Significant information and world-best images
Diwata-1 was launched in April 2016 and praised by Hokkaido University researchers for producing world-best images. Diwata-2 also carries a wide field camera, middle field camera, high-precision telescope and “space borne” multi-spectral imager with tunable liquid crystal filter.
It is noted that one of the micro-satellite’s distinguishing feature is its deployable solar panels made for higher power output and enhanced resolution cameras.
“Two locally-made amateur radio unit for emergency communications and a satellite orientation module for heightened pointing accuracy are also on-board Diwata-2 as part of an experiment,” according to GMA News.
Meanwhile, the Department of Science and Technology’s (DoST) Undersec. for Research and Development Dr. Rowena Cristina Guevara said in a report by GMA News that “satellites are important in providing information government agencies receive during times of natural disasters.”
“We are using a lot of satellites to give information not just to the National Disaster Risk Reduction [Management] Council but also to PAGASA for the weather. We also give it to PHIVOLCS for landslide,” Guevara said.
“We are also giving it to other government agencies for assessing their resources as well as the hazard,” Guevara added, noting satellite images would also be useful for students conducting research in their own respective fields.
In a report by Rappler, Diwata-2 is among the selection of micro-satellites and nano-satellites that the Development of Philippine Scientific Earth Observation Microsatellite (PHL-Microsat) Program has produced over the years and after the release of Diwata-1.
During the public viewing held at the University of the Philippine Diliman Guevara noted that the program has produced 50 scientists and engineers and is looking forward to encourage more.
“We’re not just building satellites.

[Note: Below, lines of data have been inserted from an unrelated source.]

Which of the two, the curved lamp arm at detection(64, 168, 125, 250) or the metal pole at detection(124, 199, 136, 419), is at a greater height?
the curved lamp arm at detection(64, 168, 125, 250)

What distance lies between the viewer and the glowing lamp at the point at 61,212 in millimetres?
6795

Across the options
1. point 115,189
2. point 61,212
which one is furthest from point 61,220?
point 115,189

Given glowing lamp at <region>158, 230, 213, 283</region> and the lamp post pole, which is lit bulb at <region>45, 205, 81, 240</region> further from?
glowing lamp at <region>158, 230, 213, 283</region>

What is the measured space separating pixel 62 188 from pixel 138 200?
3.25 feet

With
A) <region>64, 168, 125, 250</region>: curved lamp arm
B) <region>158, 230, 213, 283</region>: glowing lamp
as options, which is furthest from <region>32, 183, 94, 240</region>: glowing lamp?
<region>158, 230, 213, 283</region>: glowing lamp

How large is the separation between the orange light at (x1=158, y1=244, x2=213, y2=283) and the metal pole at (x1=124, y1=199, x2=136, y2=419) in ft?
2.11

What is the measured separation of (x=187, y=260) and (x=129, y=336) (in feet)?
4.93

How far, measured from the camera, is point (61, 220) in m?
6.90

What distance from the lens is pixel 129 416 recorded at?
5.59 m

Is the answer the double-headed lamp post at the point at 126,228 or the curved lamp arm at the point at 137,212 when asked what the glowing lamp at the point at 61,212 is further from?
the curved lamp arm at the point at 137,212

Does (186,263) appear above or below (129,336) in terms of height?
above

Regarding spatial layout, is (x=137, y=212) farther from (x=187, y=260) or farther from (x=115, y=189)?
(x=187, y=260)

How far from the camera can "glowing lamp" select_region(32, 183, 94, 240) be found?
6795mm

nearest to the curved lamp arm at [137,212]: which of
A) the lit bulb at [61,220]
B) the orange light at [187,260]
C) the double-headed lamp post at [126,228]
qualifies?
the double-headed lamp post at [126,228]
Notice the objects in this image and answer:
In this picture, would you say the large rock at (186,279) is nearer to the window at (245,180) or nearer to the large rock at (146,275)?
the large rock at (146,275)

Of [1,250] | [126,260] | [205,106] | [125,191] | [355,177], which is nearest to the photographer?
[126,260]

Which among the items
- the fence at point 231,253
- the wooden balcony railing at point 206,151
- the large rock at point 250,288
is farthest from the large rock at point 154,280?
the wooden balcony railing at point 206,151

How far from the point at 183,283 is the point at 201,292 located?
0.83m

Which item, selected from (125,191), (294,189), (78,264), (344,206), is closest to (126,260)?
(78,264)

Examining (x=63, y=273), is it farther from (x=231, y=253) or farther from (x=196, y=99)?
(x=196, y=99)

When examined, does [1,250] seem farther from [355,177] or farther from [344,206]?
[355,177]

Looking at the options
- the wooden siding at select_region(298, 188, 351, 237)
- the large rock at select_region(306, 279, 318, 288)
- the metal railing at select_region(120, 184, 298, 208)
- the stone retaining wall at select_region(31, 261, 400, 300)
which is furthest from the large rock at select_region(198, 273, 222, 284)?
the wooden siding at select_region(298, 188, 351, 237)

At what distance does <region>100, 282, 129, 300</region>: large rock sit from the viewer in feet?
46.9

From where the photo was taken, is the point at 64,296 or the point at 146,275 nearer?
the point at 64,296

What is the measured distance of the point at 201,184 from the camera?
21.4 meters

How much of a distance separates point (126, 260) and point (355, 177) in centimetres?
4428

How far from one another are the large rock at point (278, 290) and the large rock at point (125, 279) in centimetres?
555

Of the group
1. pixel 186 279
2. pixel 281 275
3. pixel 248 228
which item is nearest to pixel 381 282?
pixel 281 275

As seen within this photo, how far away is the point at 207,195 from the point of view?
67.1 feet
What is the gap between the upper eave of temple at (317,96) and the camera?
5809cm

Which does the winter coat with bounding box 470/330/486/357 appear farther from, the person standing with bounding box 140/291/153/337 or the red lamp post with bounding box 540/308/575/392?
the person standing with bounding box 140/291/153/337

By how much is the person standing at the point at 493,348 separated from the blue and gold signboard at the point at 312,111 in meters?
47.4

The real product of this project is the people,” Marc Caesar Talampas, one of the project leaders of the Philippine Micro-satellite Program, said according to Rappler.
In another report by GMA News, Diwata-2 (which is one of the five small satellites that are secondary payloads to be launched together with the satellites IBUKI-2 and KhalifaSat) was built under the PHL-Microsat program and in collaboration with the Hokkaido University, the Tohoku University, the University of the Philippines-Diliman, and the Department of Science and Technology-Advanced Science and Technology Institute (DoST-ASTI) under a PHP 900 million-fund.
“The PHL-Microsat Program is succeeded by the Sustained Support for Local Space Technology and Applications Mastery, Innovation and Advancement (STAMINA4Space) Program, which aims to build a local industrial base and enhance local space science and engineering expertise, which ultimately prepares the country in establishing the Philippine Space Agency,” GMA News reported.